С мoмeнтa нaчaлa вoйны ты да я нaблюдaeм зa тeм, кaк рoссийскиe «ястрeбы» пытaются пoстaвить пoд ружьe мoрaльныx aвтoритeтoв прошлого. Сие их стараниями Пушкин, Достоевский и Толстой начали выполнять место торговых представителей по продаже имперских фантомов.
График их действий обычно довольно проста. Берут, например, пушкинское «Клеветникам России», проводят аналогию посредь польским восстанием и украинским майданом. А после этого отправляют Алексаня Сергеевича виртуально воевать за «Новороссию». Российские ястребы отказываются вникнуть, что «солнце русской поэзии» из своего 19 века сокровища) не может быть моральным камертоном для событий века двадцать первого.
Шаг в том, что любой человек принадлежит только той эпохе, в которой возлюбленный сформировался. Иначе нам придется вспоминать о том, что Ас пушкин был рабовладельцем, Достоевский – ксенофобом, а Фет – антисемитом. Мы отнюдь не делаем всего этого лишь потому, что прошлое подобает оставлять прошлому.
Хотите понять, на чьей стороне был бы Санюра Сергеевич? Тогда пусть он родится в 1970 году. Закончит школу присутствие Горбачеве, призовется в армию в одной стране, а демобилизуется в другой. Посмотрит лебединое озерцо в 1991, сделает свой выбор в 1993. Пусть при нем случится Курск, Беслан, «Булгария», взрывы в метрополитен, отмена выборов и коррупционные скандалы. Сперва пропустите классика после российскую мясорубку повседневности, и только потом узнаете, на чьих знаменах возлюбленный окажется.
Переносить морального авторитета в современность можно не более тогда, когда этот авторитет нам худо-бедно сходен и худо-бедно понятен. Как, например, Довлатов. Который, у места, всю свою жизнь считал Че Гевару бандитом. И убедите меня, что же Сергей Донатович нашел бы десять отличий между Че Геварой и Игорем Стрелковым. Водан из которых экспортировал свои представления о том, как стоило бы жить в Боливию, а другой – в Украину.

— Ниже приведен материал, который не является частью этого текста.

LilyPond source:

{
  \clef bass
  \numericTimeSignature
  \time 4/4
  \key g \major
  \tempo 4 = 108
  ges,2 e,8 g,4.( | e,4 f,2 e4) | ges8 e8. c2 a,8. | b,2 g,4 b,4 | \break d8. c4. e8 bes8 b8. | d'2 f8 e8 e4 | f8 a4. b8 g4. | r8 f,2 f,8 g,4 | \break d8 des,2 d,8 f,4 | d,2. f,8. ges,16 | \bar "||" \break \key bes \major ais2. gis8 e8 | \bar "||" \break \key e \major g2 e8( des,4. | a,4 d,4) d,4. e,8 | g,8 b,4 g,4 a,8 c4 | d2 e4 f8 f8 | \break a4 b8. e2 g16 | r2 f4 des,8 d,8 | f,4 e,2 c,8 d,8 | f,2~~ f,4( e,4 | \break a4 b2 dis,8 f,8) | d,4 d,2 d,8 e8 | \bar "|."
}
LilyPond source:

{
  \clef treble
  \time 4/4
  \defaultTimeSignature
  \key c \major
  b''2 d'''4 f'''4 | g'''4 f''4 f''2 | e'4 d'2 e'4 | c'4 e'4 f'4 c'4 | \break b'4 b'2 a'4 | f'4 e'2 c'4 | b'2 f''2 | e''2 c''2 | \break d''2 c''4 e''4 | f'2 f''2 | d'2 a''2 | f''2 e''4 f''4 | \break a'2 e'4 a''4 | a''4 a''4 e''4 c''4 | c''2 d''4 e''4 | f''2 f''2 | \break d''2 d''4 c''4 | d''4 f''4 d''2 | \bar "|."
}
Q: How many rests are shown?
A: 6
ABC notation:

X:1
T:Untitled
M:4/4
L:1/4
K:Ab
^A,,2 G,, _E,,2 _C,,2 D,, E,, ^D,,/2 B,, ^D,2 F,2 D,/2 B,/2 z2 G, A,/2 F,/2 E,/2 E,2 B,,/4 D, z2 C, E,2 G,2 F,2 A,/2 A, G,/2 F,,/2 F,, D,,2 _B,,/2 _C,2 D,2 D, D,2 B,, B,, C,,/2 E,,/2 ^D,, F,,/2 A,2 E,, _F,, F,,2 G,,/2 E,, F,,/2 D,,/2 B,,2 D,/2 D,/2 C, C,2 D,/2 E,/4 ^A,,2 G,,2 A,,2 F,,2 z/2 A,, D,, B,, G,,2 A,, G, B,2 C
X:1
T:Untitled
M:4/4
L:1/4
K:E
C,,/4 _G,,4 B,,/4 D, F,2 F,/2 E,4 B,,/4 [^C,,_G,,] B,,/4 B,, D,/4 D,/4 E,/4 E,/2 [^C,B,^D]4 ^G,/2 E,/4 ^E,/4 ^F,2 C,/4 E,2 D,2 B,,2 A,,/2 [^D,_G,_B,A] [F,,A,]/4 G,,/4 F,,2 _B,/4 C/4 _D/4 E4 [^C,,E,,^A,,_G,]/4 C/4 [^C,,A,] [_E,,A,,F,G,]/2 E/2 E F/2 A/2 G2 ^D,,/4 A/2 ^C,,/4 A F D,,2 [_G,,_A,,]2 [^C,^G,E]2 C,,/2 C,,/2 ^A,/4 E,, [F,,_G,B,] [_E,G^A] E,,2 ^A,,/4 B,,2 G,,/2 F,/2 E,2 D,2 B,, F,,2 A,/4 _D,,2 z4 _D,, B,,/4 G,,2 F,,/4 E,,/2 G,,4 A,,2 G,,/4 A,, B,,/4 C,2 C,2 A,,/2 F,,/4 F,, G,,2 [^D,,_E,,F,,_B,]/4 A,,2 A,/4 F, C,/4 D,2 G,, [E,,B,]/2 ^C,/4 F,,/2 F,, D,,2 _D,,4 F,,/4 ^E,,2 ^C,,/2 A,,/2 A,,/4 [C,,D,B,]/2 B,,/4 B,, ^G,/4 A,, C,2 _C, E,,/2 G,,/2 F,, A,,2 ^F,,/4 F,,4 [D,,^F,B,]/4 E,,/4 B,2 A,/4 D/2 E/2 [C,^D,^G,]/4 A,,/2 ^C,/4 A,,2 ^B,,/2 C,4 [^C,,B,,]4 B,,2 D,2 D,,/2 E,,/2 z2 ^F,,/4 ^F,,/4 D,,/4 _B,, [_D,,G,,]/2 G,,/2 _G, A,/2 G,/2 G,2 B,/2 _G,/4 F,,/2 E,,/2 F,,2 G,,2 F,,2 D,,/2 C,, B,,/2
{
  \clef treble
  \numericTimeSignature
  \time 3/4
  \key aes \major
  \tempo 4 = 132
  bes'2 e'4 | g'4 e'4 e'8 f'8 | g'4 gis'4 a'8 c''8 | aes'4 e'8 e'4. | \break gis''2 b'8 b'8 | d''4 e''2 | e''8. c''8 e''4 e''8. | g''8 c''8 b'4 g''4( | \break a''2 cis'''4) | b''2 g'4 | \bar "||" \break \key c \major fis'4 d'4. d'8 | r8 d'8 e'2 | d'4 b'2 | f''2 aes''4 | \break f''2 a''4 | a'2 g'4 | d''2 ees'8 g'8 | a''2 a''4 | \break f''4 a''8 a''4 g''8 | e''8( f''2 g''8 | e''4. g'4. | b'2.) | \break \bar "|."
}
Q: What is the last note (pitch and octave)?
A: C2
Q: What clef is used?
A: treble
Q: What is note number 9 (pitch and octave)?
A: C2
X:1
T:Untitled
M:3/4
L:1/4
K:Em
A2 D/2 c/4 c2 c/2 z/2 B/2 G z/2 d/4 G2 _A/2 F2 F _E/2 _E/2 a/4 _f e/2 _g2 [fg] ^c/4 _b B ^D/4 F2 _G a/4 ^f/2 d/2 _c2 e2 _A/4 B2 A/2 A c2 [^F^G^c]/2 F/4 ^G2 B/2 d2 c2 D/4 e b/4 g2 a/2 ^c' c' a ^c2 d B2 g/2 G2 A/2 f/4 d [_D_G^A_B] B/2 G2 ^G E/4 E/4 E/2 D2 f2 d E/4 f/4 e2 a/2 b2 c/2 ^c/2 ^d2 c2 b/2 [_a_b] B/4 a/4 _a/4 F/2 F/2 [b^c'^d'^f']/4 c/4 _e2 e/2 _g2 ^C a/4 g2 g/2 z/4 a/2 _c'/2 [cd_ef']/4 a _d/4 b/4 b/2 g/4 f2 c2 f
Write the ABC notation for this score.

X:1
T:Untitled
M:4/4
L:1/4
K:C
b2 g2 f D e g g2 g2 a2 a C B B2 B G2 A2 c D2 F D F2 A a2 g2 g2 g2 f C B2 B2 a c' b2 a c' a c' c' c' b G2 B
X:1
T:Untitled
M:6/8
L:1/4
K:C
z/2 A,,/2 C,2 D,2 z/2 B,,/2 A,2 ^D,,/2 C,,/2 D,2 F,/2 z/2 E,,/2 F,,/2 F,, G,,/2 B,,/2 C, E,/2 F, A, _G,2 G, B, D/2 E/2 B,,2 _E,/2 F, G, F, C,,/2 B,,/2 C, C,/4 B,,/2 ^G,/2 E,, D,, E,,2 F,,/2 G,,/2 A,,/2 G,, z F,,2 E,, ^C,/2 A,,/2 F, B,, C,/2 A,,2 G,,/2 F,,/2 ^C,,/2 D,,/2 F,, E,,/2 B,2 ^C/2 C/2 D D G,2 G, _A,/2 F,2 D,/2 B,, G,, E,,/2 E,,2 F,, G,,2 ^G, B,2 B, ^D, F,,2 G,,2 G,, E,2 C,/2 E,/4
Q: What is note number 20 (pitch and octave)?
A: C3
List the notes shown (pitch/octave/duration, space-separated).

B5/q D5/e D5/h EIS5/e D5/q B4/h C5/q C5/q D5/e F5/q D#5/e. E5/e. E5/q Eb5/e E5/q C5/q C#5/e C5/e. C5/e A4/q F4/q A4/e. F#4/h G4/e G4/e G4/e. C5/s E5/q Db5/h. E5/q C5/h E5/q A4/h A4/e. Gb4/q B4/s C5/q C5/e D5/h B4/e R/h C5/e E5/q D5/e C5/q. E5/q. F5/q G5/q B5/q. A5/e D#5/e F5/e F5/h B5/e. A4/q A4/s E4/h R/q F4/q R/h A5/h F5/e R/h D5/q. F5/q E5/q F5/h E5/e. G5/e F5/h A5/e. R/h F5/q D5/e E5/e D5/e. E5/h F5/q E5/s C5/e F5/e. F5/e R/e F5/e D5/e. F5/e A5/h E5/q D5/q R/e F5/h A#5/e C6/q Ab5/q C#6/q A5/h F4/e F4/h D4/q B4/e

Современный Кремль последние две года пытается продавать «русскость» как пакетный товар. Тырли-мырли, ежели русский, то обязательно должен радоваться Крыму, Донбассу, касаться Обаму обезьяной и требовать казачьих патрулей для всех, кто такой носит разноцветные штаны. Ежели русский, то должен западать на кирпичные стены Кремля и на тех, кто в ней лежит. Разве что русский, то в сапогах к индийскому океану, украинцев к ногтю, искандерами по мнению лувру и спасительные молебны по имя архаики.
В итоге, послесоветский русский сегодня вынужден сдирать с себя все те ярлыки, которые получи и распишись него навешивает Москва. Потому что в этом зонтичном бренде сию минуту Вика Цыганова и Хирург, Всеволод Чаплин и Рамзан Кадыров, воинственная гомофобия и радиоактивный пепел. Кром умудрился начинить «русскость» кондовой архаикой, мракобесием и шовинизмом. И близ этом объявить пятой колонной всех тех, кто с этой начинкой маловыгодный согласен.
В итоге, одна из ключевых дискусий посередке либеральной и провластной Россией – это спор о том, что, собственно говоря, есть Россия.
По одну сторону баррикад тетунька, кто считают, что Россия Чайковского, Лермонтова и Толстого ни под каким видом не связана с той Россией, которая воюет сейчас с Украиной. А сообразно другую сторону баррикад те, кто считают, что сии две России – одно и то же.
Разница посереди ними в том, что сторонники первого подхода – понимая неотвратимый крах России агрессивной, пытаются спасти Россию культурную. А их оппоненты готовы и впоследствии времени раздавать моральным авторитетам пригласительные билеты на «Титаник». Никак не понимая, что рано или поздно все это пойдет сверху дно.